When I use two gpus to train my model, I got RuntimeError below:
Process SpawnProcess-2:
Traceback (most recent call last):
File “/home/ubuntu/anaconda3/envs/pytorch_p36/lib/python3.6/multiprocessing/process.py”, line 258, in _bootstrap
self.run()
File “/home/ubuntu/anaconda3/envs/pytorch_p36/lib/python3.6/multiprocessing/process.py”, line 93, in run
self._target(*self._args, **self._kwargs)
File “/home/ubuntu/ogb/ogb/graphproppred/m.py”, line 190, in run
main(rank, dev_id, args)
File “/home/ubuntu/ogb/ogb/graphproppred/m.py”, line 149, in main
train(args[‘gnn’], model, device, train_loader, criterion, optimizer, args[‘num_devices’], rank)
File “/home/ubuntu/ogb/ogb/graphproppred/m.py”, line 41, in train
optimizer.backward_and_step(loss)
File “/home/ubuntu/ogb/ogb/graphproppred/utils.py”, line 146, in backward_and_step
self._sync_gradient()
File “/home/ubuntu/ogb/ogb/graphproppred/utils.py”, line 127, in _sync_gradient
dist.all_reduce(p.grad.data, op=dist.ReduceOp.SUM)
File “/home/ubuntu/anaconda3/envs/pytorch_p36/lib/python3.6/site-packages/torch/distributed/distributed_c10d.py”, line 902, in all_reduce
work = _default_pg.allreduce([tensor], opts)
RuntimeError: Stop_waiting response is expected
Process SpawnProcess-1:
Traceback (most recent call last):
File “/home/ubuntu/anaconda3/envs/pytorch_p36/lib/python3.6/multiprocessing/process.py”, line 258, in _bootstrap
self.run()
File “/home/ubuntu/anaconda3/envs/pytorch_p36/lib/python3.6/multiprocessing/process.py”, line 93, in run
self._target(*self._args, **self._kwargs)

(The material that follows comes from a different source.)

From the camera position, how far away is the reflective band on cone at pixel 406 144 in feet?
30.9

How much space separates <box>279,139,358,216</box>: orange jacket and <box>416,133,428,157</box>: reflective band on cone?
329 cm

File “/home/ubuntu/ogb/ogb/graphproppred/m.py”, line 190, in run
main(rank, dev_id, args)
File “/home/ubuntu/ogb/ogb/graphproppred/m.py”, line 149, in main
train(args[‘gnn’], model, device, train_loader, criterion, optimizer, args[‘num_devices’], rank)
File “/home/ubuntu/ogb/ogb/graphproppred/m.py”, line 41, in train
optimizer.backward_and_step(loss)
File “/home/ubuntu/ogb/ogb/graphproppred/utils.py”, line 146, in backward_and_step
self._sync_gradient()
File “/home/ubuntu/ogb/ogb/graphproppred/utils.py”, line 127, in _sync_gradient
dist.all_reduce(p.grad.data, op=dist.ReduceOp.SUM)
File “/home/ubuntu/anaconda3/envs/pytorch_p36/lib/python3.6/site-packages/torch/distributed/distributed_c10d.py”, line 902, in all_reduce
work = _default_pg.allreduce([tensor], opts)
RuntimeError: Stop_waiting response is expected
Here is the code where the error occurred:
def _sync_gradient(self):
"""Average gradients across all subprocesses."""
for param_group in self.optimizer.param_groups:
for p in param_group['params']:
if p.requires_grad and p.grad is not None:
# print(p.grad.data.shape, p.grad.data.device)
dist.all_reduce(p.grad.data, op=dist.ReduceOp.SUM)
p.grad.data /= self.n_processes
Ps. When I do “print(p.grad.data.shape, p.grad.data.device)”, I find the grads are normal and has the same shape [1,300] on 2 different gpus. So I’m confused why it stopped here.